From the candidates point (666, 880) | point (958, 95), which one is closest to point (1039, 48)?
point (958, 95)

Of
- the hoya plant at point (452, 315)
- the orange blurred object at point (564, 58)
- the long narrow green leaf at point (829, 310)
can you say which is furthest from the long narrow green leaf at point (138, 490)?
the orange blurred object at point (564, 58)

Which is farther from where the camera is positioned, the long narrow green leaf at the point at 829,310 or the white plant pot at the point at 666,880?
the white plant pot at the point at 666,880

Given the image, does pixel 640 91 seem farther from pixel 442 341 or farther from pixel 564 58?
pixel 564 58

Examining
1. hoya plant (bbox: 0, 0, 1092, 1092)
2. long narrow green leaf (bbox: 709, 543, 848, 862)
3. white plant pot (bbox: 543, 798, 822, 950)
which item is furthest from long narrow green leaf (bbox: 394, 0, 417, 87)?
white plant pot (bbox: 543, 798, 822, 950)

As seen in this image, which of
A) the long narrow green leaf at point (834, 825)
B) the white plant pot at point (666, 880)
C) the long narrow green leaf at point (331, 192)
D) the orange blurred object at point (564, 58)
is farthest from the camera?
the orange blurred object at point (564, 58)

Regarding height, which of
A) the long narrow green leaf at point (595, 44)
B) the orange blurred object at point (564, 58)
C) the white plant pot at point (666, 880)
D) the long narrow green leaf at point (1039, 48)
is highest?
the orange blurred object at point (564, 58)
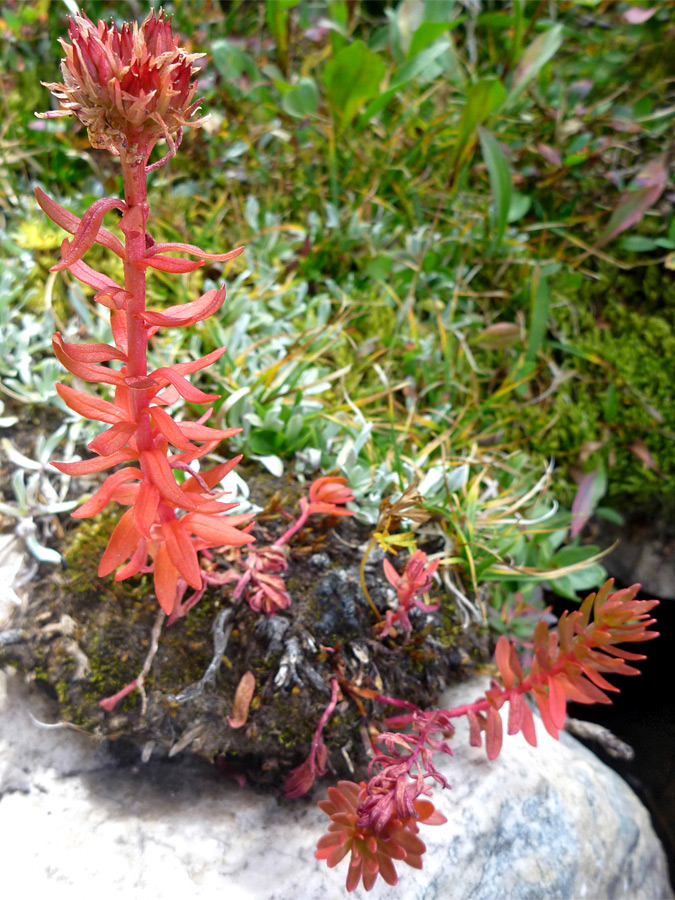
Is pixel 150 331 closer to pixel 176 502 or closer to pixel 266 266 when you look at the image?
pixel 176 502

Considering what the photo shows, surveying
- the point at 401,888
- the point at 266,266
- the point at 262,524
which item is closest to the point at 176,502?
the point at 262,524

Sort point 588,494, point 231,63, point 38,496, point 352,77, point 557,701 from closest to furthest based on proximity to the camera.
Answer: point 557,701 → point 38,496 → point 588,494 → point 352,77 → point 231,63

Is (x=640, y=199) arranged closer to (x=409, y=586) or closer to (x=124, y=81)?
(x=409, y=586)

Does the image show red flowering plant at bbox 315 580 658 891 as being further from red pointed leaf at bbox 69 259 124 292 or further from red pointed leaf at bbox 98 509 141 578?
red pointed leaf at bbox 69 259 124 292

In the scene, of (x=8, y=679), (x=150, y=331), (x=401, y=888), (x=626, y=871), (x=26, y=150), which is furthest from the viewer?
(x=26, y=150)

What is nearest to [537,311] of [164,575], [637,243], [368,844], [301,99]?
[637,243]

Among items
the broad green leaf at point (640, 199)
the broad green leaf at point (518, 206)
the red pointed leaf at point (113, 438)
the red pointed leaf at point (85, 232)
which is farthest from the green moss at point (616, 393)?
the red pointed leaf at point (85, 232)

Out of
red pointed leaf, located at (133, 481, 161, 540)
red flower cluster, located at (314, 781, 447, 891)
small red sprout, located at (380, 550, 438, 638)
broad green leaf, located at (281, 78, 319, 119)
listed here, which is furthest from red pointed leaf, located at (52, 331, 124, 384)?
broad green leaf, located at (281, 78, 319, 119)

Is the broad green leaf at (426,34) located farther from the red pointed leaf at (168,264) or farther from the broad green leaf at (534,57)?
the red pointed leaf at (168,264)
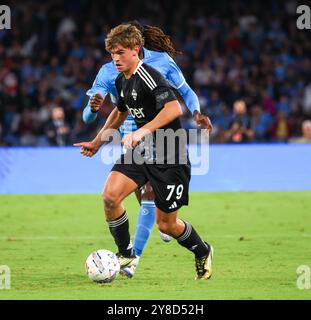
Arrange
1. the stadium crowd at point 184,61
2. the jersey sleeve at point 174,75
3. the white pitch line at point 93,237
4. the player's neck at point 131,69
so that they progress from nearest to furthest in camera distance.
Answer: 1. the player's neck at point 131,69
2. the jersey sleeve at point 174,75
3. the white pitch line at point 93,237
4. the stadium crowd at point 184,61

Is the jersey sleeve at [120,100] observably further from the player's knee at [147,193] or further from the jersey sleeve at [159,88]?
the player's knee at [147,193]

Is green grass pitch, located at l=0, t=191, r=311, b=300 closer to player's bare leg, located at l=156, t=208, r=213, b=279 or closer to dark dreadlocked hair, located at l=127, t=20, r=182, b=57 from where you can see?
player's bare leg, located at l=156, t=208, r=213, b=279

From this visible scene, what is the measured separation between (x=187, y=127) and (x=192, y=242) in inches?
409

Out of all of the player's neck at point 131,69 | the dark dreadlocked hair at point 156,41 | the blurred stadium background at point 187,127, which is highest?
the dark dreadlocked hair at point 156,41

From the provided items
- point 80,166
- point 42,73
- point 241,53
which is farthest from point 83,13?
point 80,166

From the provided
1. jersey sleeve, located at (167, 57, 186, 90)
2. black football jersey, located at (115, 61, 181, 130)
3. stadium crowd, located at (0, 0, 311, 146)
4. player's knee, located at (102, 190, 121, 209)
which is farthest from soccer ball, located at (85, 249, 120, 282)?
stadium crowd, located at (0, 0, 311, 146)

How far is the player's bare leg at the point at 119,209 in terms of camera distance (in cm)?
763

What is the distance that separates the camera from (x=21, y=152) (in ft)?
47.4

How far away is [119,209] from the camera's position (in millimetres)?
7805

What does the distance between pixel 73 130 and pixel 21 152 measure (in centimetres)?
360

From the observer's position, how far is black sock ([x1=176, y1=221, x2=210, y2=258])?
7.79m

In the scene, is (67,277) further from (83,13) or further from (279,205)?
(83,13)

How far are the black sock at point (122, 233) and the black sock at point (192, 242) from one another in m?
0.47

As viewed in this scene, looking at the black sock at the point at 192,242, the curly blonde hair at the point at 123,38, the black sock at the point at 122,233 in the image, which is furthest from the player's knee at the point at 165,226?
the curly blonde hair at the point at 123,38
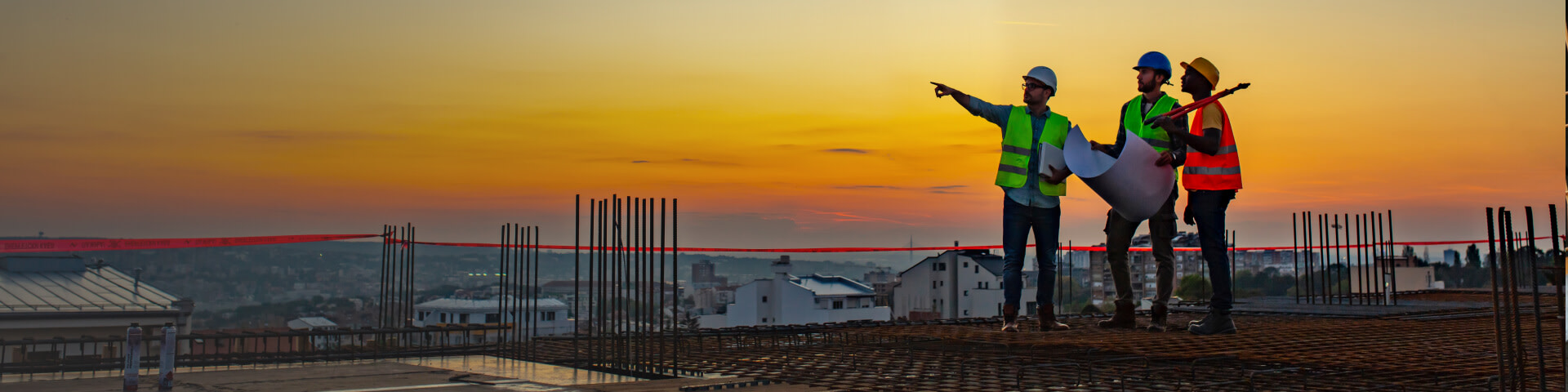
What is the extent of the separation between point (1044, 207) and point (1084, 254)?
97385mm

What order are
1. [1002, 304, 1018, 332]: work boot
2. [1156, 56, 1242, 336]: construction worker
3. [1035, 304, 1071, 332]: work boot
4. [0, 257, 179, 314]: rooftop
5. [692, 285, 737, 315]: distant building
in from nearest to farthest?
[1156, 56, 1242, 336]: construction worker < [1002, 304, 1018, 332]: work boot < [1035, 304, 1071, 332]: work boot < [0, 257, 179, 314]: rooftop < [692, 285, 737, 315]: distant building

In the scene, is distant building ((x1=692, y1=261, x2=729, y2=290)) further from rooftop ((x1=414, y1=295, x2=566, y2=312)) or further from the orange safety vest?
the orange safety vest

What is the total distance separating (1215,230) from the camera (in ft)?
23.7

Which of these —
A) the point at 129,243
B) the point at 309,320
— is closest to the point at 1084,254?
the point at 309,320

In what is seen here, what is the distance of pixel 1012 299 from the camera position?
749cm

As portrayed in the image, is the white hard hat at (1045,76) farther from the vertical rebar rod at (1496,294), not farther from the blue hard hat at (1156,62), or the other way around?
the vertical rebar rod at (1496,294)

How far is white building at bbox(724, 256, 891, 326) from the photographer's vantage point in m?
51.2

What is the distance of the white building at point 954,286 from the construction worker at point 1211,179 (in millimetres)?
42917

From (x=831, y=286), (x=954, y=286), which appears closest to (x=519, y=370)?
(x=954, y=286)

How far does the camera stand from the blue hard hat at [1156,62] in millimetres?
7109

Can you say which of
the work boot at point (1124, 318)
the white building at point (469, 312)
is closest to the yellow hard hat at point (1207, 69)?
the work boot at point (1124, 318)

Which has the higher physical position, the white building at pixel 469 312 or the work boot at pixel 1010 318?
the work boot at pixel 1010 318

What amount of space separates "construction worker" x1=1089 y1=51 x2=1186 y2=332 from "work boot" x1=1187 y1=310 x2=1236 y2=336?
235mm

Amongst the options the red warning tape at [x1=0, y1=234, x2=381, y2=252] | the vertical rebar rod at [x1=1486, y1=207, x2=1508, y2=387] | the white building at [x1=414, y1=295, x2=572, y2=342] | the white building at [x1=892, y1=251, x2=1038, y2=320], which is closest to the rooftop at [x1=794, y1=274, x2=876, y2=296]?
the white building at [x1=892, y1=251, x2=1038, y2=320]
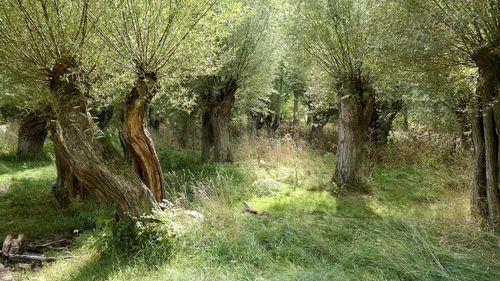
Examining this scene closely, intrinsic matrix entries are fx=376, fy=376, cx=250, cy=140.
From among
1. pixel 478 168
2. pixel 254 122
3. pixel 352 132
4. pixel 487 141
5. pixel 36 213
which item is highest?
pixel 254 122

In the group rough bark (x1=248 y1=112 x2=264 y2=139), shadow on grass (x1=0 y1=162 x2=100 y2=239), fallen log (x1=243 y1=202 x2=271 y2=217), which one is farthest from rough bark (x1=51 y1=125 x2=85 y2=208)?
rough bark (x1=248 y1=112 x2=264 y2=139)

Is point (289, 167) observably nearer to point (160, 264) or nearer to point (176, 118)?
point (176, 118)

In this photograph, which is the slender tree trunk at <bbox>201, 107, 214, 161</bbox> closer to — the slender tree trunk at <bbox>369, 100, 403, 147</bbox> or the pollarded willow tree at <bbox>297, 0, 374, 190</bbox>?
the pollarded willow tree at <bbox>297, 0, 374, 190</bbox>

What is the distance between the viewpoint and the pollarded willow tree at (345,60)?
Answer: 34.6 feet

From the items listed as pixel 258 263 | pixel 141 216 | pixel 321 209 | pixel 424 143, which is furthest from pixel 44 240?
pixel 424 143

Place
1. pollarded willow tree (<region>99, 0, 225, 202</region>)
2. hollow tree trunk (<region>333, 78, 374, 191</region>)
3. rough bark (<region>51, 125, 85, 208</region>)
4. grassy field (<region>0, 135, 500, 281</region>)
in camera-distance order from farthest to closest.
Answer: hollow tree trunk (<region>333, 78, 374, 191</region>) → rough bark (<region>51, 125, 85, 208</region>) → pollarded willow tree (<region>99, 0, 225, 202</region>) → grassy field (<region>0, 135, 500, 281</region>)

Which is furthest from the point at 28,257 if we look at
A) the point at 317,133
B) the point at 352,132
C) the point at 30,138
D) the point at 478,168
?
the point at 317,133

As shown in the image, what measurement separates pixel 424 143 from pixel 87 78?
1406 cm

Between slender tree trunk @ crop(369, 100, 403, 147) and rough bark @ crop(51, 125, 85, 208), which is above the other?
slender tree trunk @ crop(369, 100, 403, 147)

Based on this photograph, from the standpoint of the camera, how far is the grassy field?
5.36m

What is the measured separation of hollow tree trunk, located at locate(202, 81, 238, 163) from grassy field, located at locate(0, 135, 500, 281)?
4.10m

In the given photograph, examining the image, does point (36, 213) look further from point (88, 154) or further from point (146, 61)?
point (146, 61)

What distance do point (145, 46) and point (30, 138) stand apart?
13229 mm

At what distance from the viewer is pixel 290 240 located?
20.9 ft
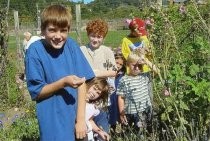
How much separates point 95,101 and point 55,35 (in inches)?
47.5

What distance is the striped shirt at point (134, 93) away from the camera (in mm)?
4852

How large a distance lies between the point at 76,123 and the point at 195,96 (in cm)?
92

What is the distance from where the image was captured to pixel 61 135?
3236mm

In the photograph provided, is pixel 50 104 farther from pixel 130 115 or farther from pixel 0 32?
pixel 0 32

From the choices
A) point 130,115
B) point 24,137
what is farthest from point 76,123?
point 24,137

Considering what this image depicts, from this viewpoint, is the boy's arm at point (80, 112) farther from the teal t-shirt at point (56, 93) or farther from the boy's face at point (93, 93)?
the boy's face at point (93, 93)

DESCRIPTION OF THE TASK: Copy out the lines of the material from the one containing "What is the distance between" through the one containing "Answer: hollow tree", keeping every character unchanged.

FINAL RESULT:
What is the distance between the viewpoint and the pollarded willow tree at (345,60)?
Answer: 34.6 feet

From the items listed as pixel 258 263 | pixel 141 216 | pixel 321 209 | pixel 424 143, which is furthest from pixel 44 240?
pixel 424 143

Place
1. pollarded willow tree (<region>99, 0, 225, 202</region>)
2. hollow tree trunk (<region>333, 78, 374, 191</region>)
3. rough bark (<region>51, 125, 85, 208</region>)
4. grassy field (<region>0, 135, 500, 281</region>)
in camera-distance order from farthest to closest.
Answer: hollow tree trunk (<region>333, 78, 374, 191</region>) → rough bark (<region>51, 125, 85, 208</region>) → pollarded willow tree (<region>99, 0, 225, 202</region>) → grassy field (<region>0, 135, 500, 281</region>)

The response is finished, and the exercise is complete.